Convert the material below into a Markdown table with two columns, Number and Line, giving each nonblank line its own numbered row. Leave the pictures out of the table.

** START **

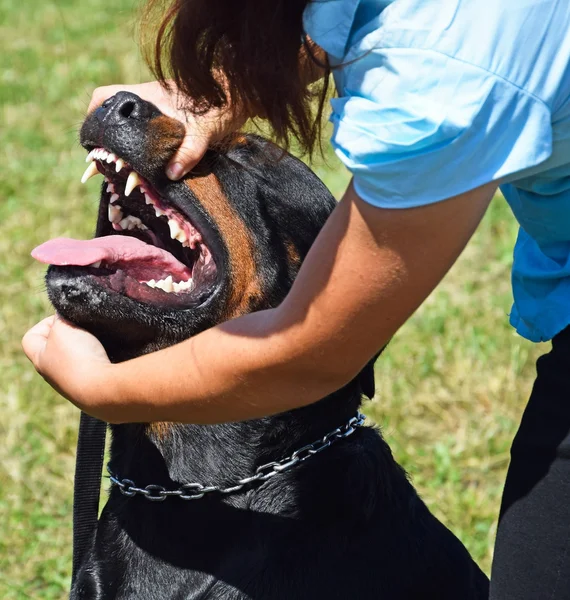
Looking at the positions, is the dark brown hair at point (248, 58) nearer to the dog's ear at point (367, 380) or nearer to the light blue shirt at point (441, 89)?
the light blue shirt at point (441, 89)

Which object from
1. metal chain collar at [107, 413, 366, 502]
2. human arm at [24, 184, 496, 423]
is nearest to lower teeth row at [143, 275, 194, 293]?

** END **

__Output of the exercise__.
| Number | Line |
|---|---|
| 1 | Looking at the positions, is the dark brown hair at point (248, 58) nearer to the dog's ear at point (367, 380) or nearer to the light blue shirt at point (441, 89)? |
| 2 | the light blue shirt at point (441, 89) |
| 3 | Which object from |
| 4 | 1. metal chain collar at [107, 413, 366, 502] |
| 5 | 2. human arm at [24, 184, 496, 423] |
| 6 | is nearest to lower teeth row at [143, 275, 194, 293]? |